Western blot analysis
For protein isolation, retinal samples underwent ultrasonic homogenization for 20 min in ice-cold radioimmunoprecipitation assay (RIPA) lysis buffer containing protease inhibitors. After determination of protein concentration by the BCA assay, 20 ug protein from each sample was separated by 10% (wt/vol.) sodium dodecyl sulphate-polyacrylamide gel electrophoresis (SDS-PAGE) gels and then transferred to a polyvinylidene fluoride (PVDF) membrane. Following blocking with 5% (wt/vol.) fat-free milk, membranes were incubated overnight at 4°C with the following primary antibodies: rabbit anti-occludin antibody (1:1000, 71–1500, Thermo Fisher Scientific, Waltham, Massachusetts, USA) and mouse anti-β-actin antibody (1:5000, Chemicon, Temecula, California, USA). After washing in Tris-buffered saline with Tween 20 (TBST), membranes were incubated with horseradish peroxidase-conjugated secondary antibodies (Vector Laboratories, Inc., Burlingame, California, USA). Protein bands were visualized with WesternBright chemiluminescent detection reagent (Advansta Inc., San Jose, California, USA).
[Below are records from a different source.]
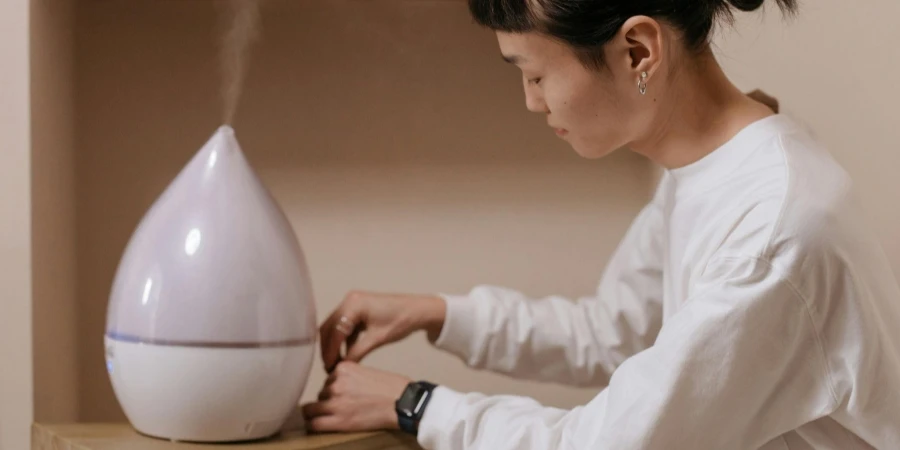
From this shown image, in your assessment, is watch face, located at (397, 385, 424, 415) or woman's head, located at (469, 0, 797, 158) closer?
woman's head, located at (469, 0, 797, 158)

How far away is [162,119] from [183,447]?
541 millimetres

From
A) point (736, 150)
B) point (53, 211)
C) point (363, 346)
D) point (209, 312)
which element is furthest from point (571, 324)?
point (53, 211)

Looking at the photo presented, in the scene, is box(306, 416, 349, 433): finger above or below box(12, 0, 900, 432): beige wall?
below

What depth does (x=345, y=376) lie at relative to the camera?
0.93 meters

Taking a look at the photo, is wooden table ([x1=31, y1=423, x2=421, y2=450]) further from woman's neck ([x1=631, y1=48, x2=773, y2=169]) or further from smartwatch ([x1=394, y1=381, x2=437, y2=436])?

The band intensities were analyzed using Image J and were normalized with β-actin.
Electroretinogram
Electroretinogram (ERG) was performed as previously described.13 Animals were dark-adapted overnight and then anesthetized under dim red light with the ketamine/xylazine as described above. One per cent (wt/vol.) Tropicamide (Mydriacyl, Alcon-Couvreur, Puurs, Belgium) was applied topically to dilate the pupils. Moisturizing eye drops (Tears Naturale II, Alcon-Couvreur, Puurs, Belgium) were used to keep the cornea lubricated. Topical anesthetic proparacaine hydrochloride (0.5% (wt/vol.), Alcaine, Alcon-Couvreur, Puurs, Belgium) was applied to the cornea as needed. For ERG signal recording, gold ring electrodes were placed on the cornea. Subcutaneous needle electrodes were inserted at the dorsal midline between two ears and the tail serving as the negative and ground references, respectively. Scotopic ERG responses were recorded using the Color Dome Ganzfeld System (Diagnosys Espion system, Diagnosys, Lowell, Massachusetts, USA) at light intensities of 3.0 and 10.0 cd s/m2, respectively. Amplitudes of a-wave and b-wave were analyzed.
Statistical analysis
Statistical comparisons among multiple groups were performed by one-way analysis of variance (ANOVA) followed by posthoc Tukey’s multiple comparison test (Prism 5; GraphPad Software, San Diego, California, USA). Mean ± standard error of the mean (SEM) was presented. P<0.05 was considered statistically significant.
Results
Suppression of microglial reactivity by lutein treatment in the retinas of Ins2Akita/+ mice
Microglia are a major neuroglial cell type in the retina. On activation, microglial cells undergo conversion from “surveillant” phenotype (ramified) into a “reactive” (ameboid) state. In this study, we evaluated the immunoreactivity of microglia on retinal flat-mounts using two markers: Iba-1 which stains both ramified and ameboid microglia, and CD68 which labels ameboid microglia. As shown in figure 1, with anti-Iba-1 antibody (green), ramified microglia were identified with small round cell body with highly ramified processes (white arrow heads). In contrast, ameboid microglia exhibited a larger cell body with shortened processes which were double stained with anti-Iba-1 and anti-CD68 (red) antibodies (white arrows). After counting the number of reactive microglia (doubly stained), we found that at the age of 4.5 months, the number of Iba-1 and CD68 double immunopositive microglia was significantly higher in the Ins2Akita/+ mouse retina when compared with that in the WT control group, suggesting increased microglial immunoreactivity in the diabetic mouse retina. However, with lutein treatment, microglial immunoreactivity was markedly suppressed when compared with the untreated group (figure 1). No significant difference in body weight or glucose level was observed between the lutein-treated and untreated groups (data not shown).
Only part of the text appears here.